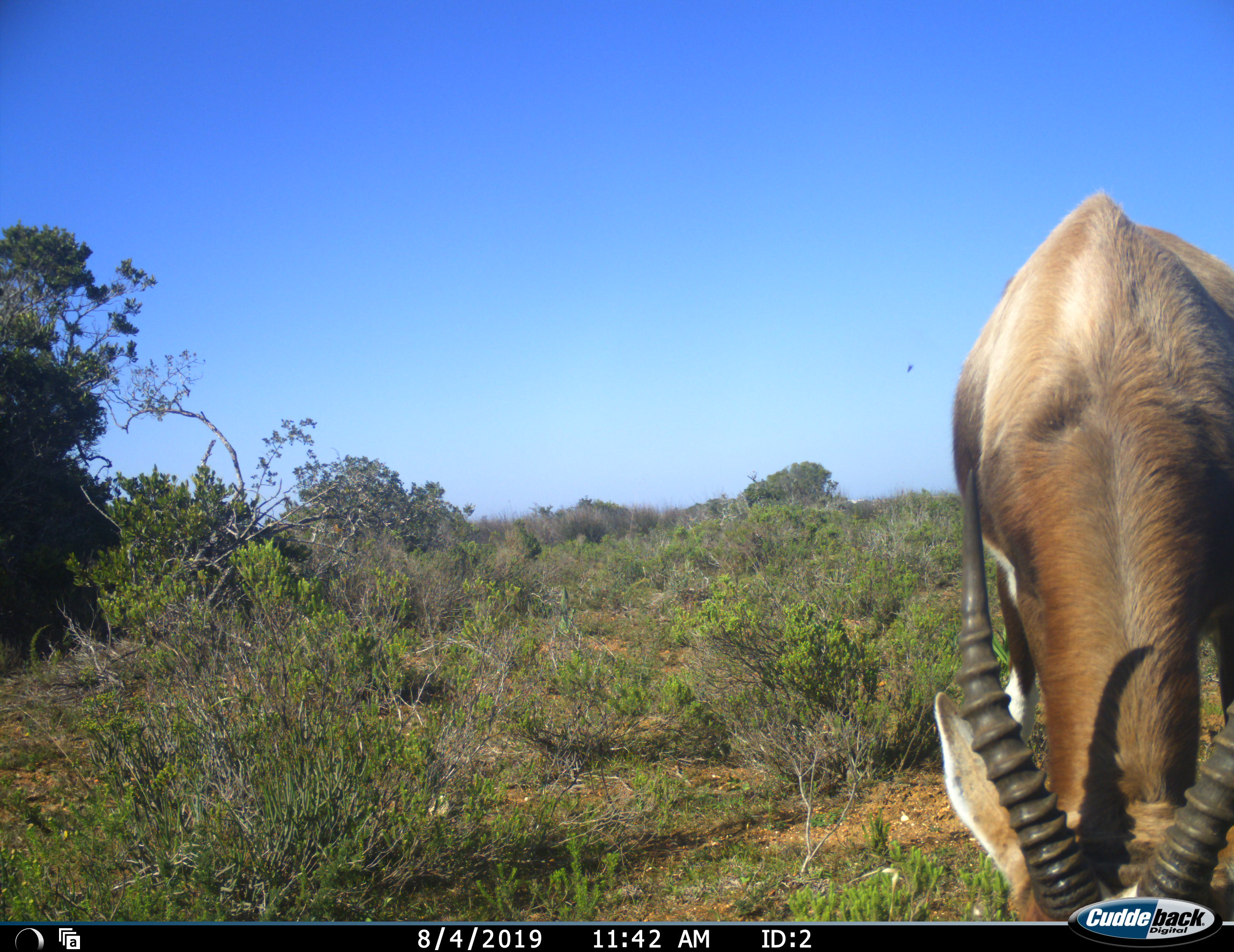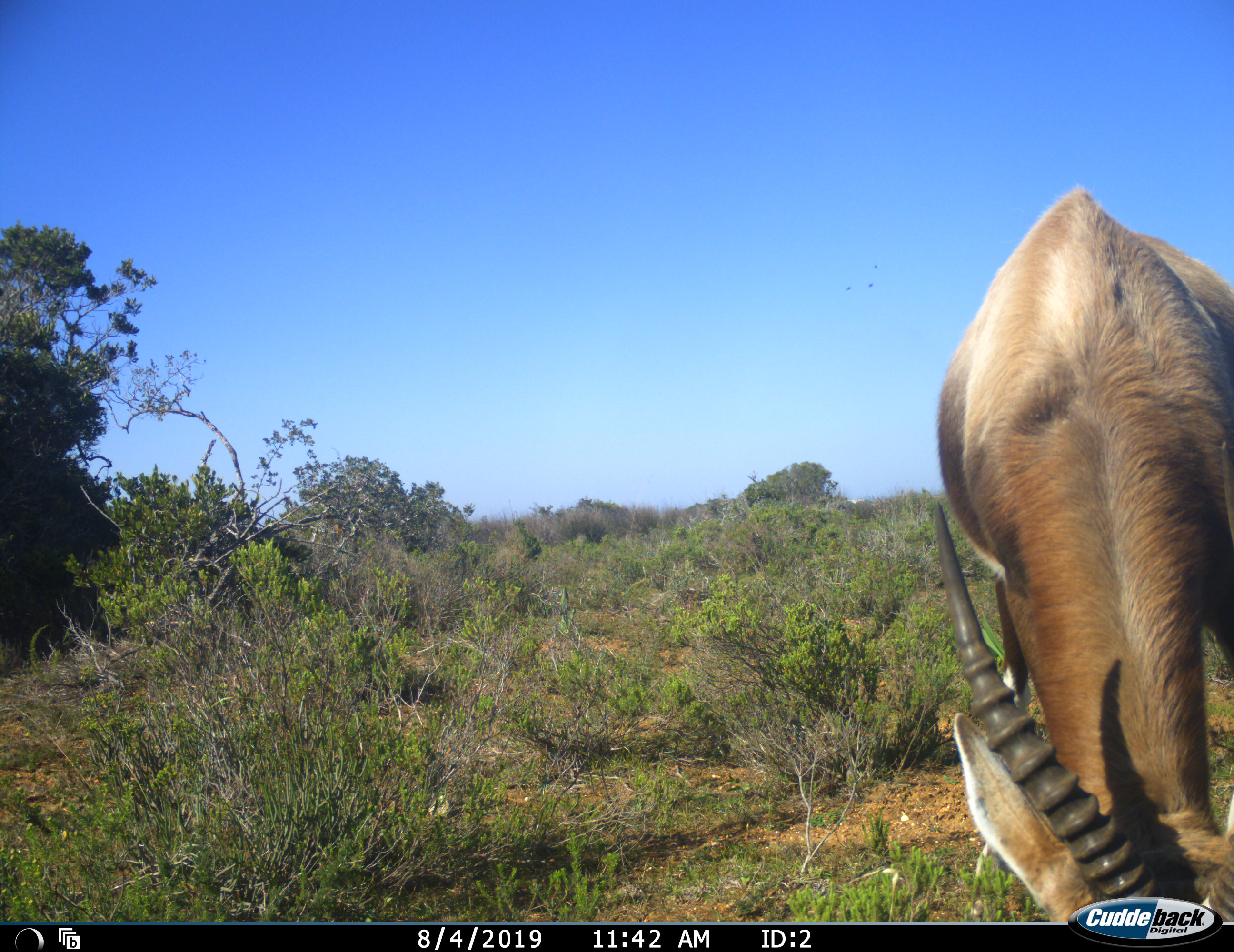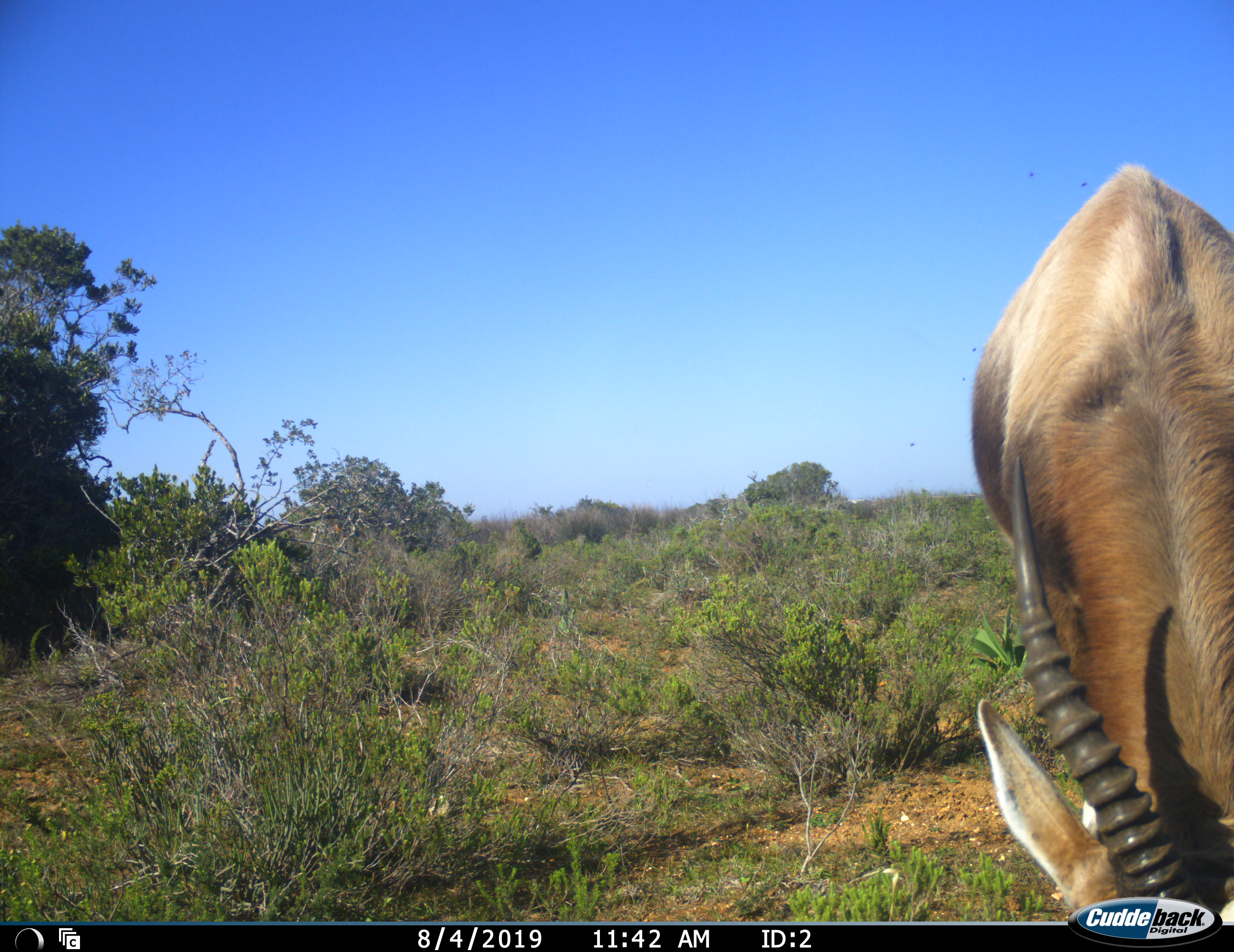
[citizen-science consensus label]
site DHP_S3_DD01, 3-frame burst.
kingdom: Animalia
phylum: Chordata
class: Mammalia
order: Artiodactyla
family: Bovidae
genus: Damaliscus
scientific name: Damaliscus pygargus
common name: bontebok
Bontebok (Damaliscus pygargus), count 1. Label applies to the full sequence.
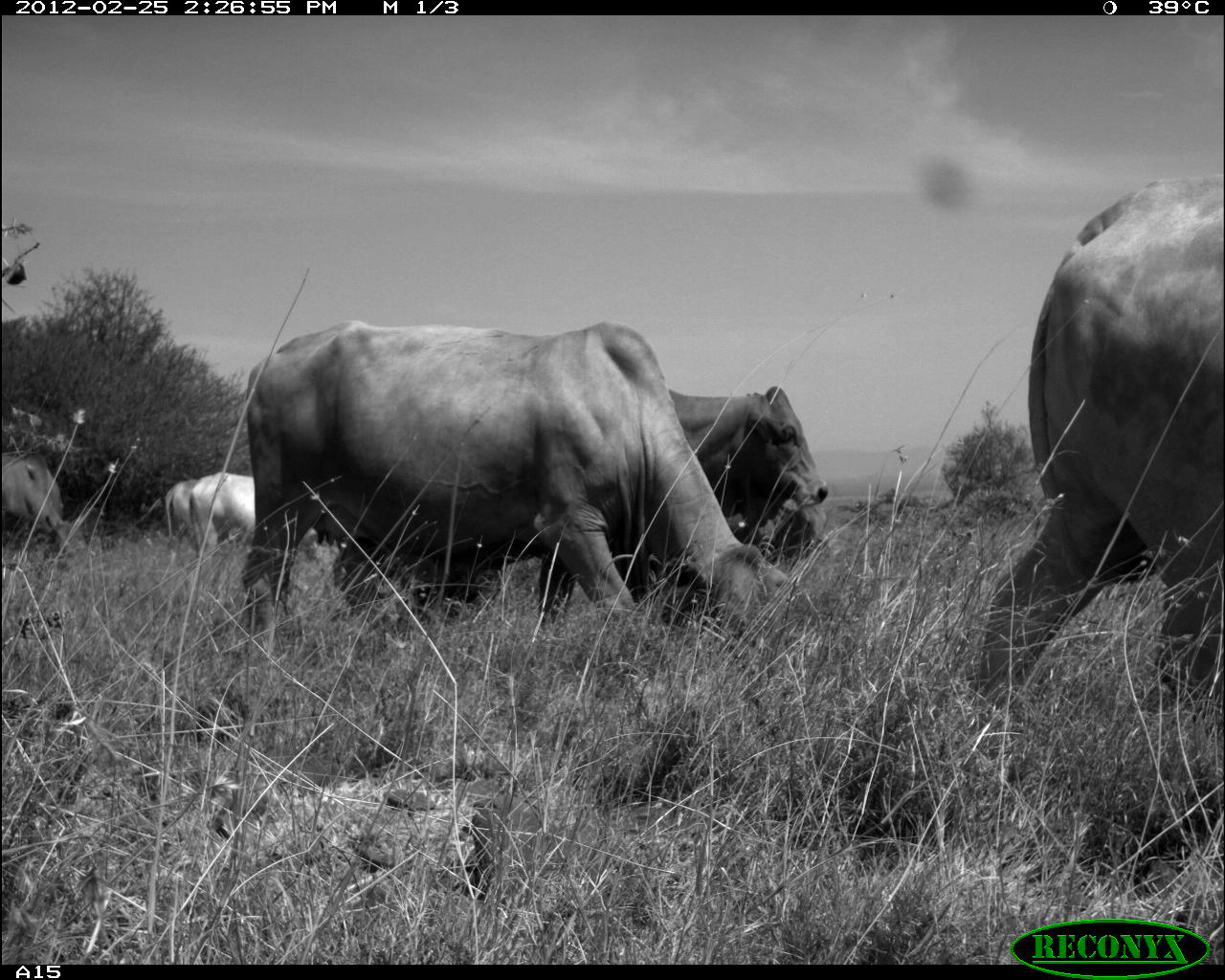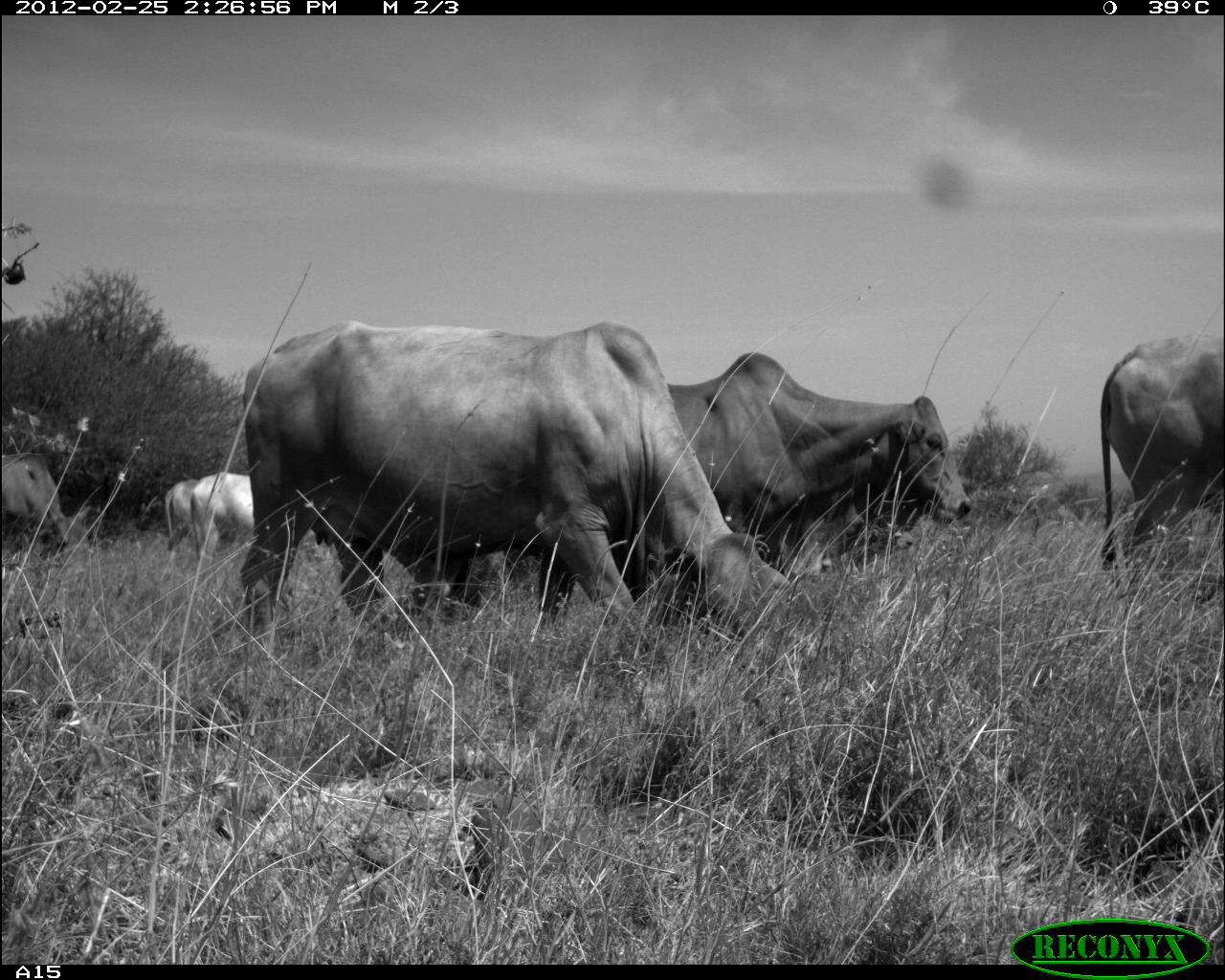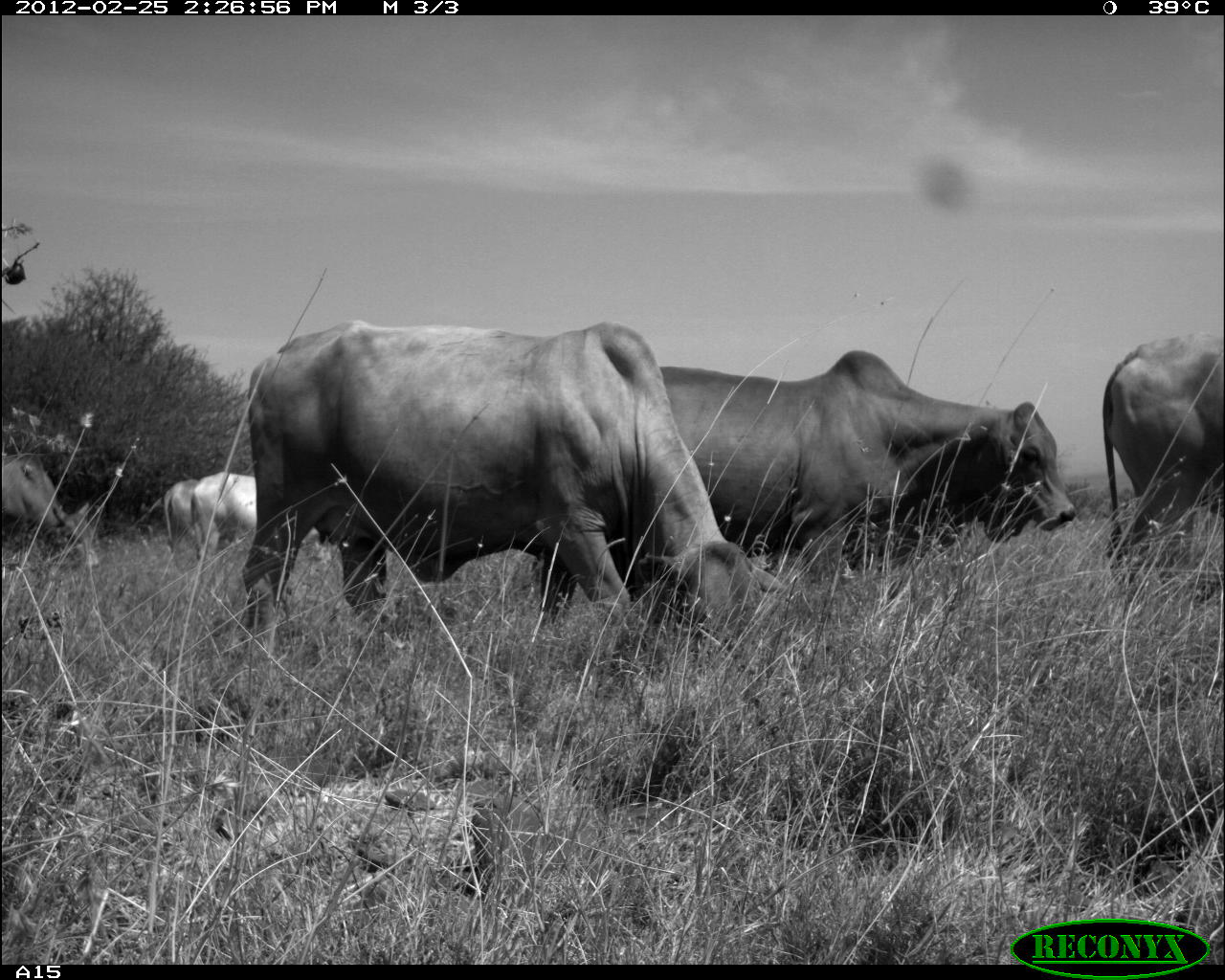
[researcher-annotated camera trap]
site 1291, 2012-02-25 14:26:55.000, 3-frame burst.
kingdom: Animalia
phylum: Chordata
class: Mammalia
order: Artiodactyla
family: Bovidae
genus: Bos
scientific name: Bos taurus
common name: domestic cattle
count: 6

+ + + +

Say how many lines above hold the word "burst", giving only the count.

* Exercise response: 2